Granadilla fruit

If you don’t know how to look for something, missing the words to describe your search, how can you even start seeking about this topic you cannot named? Like Alfred Nobel, who accidently invented the dynamite or Sir Alexander Flemming who discover the effects of penicilline, with enough patience you’ll find out by chance what your looking for … when you are no longer looking for it.

When you dive into the world of Data Science, you literally need to learn something everyday. The discipline is so broad that you may look for informations in the field of statistic, linear algebra, probability, machine learning, coding and much more. I often struggle to find the information I need or to get a resource that gives a brief introduction on the unknown topic. And sometimes I just need a quick access to sufficiently detailed information for non specialists, to make an informed choice.

Here I’ll show you some little tricks. I hope you’ll find them useful.
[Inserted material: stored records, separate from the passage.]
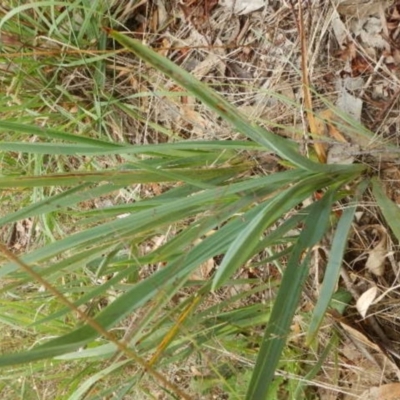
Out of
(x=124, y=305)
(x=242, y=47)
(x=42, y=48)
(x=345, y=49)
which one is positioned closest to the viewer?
(x=124, y=305)

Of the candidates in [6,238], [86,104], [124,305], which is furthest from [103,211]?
[6,238]

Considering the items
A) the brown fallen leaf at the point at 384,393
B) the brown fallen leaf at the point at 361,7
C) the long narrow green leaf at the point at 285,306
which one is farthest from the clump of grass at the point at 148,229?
the brown fallen leaf at the point at 361,7

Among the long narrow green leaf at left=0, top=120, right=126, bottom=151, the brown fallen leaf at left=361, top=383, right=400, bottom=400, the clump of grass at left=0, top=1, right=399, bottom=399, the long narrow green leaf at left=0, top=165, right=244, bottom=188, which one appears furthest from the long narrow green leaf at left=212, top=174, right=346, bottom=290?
the brown fallen leaf at left=361, top=383, right=400, bottom=400

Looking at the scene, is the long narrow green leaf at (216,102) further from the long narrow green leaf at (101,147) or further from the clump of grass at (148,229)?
the long narrow green leaf at (101,147)

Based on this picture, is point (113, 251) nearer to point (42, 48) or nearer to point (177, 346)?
point (177, 346)

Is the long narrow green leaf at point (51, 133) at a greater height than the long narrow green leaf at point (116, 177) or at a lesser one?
greater

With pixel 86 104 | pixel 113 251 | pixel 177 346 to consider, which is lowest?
pixel 177 346

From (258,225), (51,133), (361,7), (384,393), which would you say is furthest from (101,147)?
(384,393)

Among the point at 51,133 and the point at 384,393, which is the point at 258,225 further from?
the point at 384,393
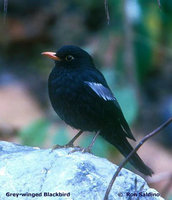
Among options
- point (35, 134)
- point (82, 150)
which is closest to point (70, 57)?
point (35, 134)

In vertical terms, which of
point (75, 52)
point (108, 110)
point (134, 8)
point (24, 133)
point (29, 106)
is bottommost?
point (29, 106)

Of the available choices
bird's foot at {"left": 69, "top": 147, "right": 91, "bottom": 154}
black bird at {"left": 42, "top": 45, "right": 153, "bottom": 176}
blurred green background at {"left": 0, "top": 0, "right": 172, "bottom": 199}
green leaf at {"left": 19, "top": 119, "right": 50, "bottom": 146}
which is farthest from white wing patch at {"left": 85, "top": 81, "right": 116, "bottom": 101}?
green leaf at {"left": 19, "top": 119, "right": 50, "bottom": 146}

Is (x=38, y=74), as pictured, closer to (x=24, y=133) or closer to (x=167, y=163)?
(x=167, y=163)

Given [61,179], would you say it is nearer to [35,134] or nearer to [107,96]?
[107,96]

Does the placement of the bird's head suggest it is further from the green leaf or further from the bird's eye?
the green leaf

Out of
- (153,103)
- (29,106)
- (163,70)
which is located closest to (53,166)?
(29,106)

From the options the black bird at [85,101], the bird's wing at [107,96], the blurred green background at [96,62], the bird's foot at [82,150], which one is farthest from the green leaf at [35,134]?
the bird's wing at [107,96]

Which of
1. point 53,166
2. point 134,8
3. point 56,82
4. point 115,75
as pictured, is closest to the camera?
point 53,166
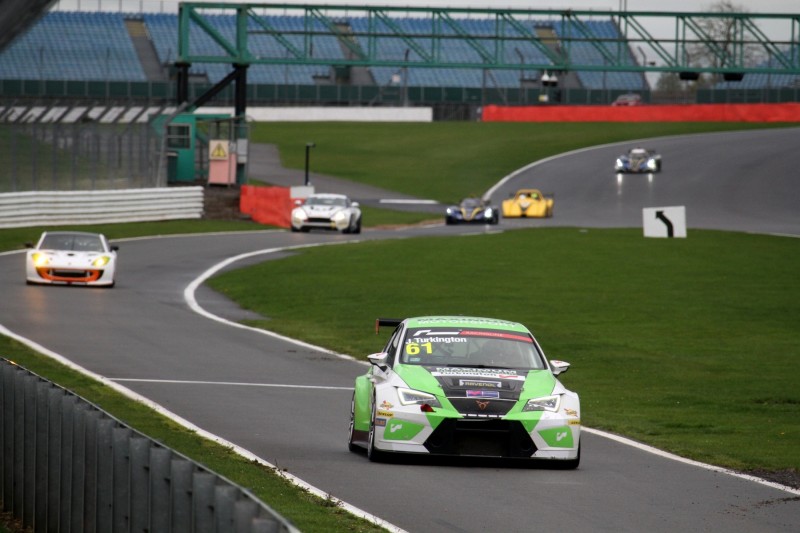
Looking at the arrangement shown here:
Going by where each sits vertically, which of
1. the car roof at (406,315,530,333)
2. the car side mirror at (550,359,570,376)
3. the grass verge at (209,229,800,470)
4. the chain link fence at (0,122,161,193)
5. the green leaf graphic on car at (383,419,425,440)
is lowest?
the grass verge at (209,229,800,470)

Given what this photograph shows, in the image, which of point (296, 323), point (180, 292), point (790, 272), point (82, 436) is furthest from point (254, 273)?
point (82, 436)

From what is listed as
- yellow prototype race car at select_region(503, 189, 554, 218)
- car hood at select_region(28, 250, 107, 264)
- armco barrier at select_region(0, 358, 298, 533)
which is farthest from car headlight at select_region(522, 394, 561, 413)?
yellow prototype race car at select_region(503, 189, 554, 218)

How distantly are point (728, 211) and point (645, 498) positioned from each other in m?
53.9

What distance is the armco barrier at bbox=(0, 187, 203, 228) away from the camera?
148 feet

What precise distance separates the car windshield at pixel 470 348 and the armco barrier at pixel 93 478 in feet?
13.5

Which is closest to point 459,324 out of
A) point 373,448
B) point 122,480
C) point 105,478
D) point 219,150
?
point 373,448

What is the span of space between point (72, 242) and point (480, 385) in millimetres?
20574

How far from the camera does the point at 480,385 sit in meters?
12.1

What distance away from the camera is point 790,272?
1357 inches

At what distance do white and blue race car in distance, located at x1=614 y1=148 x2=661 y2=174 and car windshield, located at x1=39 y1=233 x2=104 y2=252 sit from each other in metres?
50.6

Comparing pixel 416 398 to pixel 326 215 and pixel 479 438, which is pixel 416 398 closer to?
pixel 479 438

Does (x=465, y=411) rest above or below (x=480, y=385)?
below

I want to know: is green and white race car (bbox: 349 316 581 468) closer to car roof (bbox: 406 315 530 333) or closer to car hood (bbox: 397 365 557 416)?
car hood (bbox: 397 365 557 416)

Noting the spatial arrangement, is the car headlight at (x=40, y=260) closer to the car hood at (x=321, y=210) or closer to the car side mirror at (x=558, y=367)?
the car hood at (x=321, y=210)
:strawberry: Well chosen keyword :strawberry:

First, add some keywords in the search bar of your favorite searchengine

  • Guideline
  • Survey
  • Review
  • SOTA (State Of The Art)

You should try something like:

  • time series review
  • natural language generation survey

:strawberry: Specialized search engine :strawberry:

Second tip is to search on specialized search engine like arxiv, paperswithcode, sci-hub …

You can also try searching on awesome list search or if you’re daring by exploring THE awesome list.

:strawberry: Can’t find it? Stop, explore and ask for help :strawberry:

Last tip is to be curious and activate your serendipity powers. You can either find some well known blog or website dealing with your favourite subject in data science.

If you are interested in NLP there is nlpprogress.com by Sebastian RUDER, or on state of the art technics you can take a look at paperswithcode.com/sota.

You can also (obviously) ask your friend/colleagues or the community on stackexchange, quora.

Last but not least, find books that are wide enough and accessible. For instance:

  • Deep Learning with Python, François Chollet
  • An Introduction to Statistical Learning: with Applications in R

Thank for reading and have a happy hunting!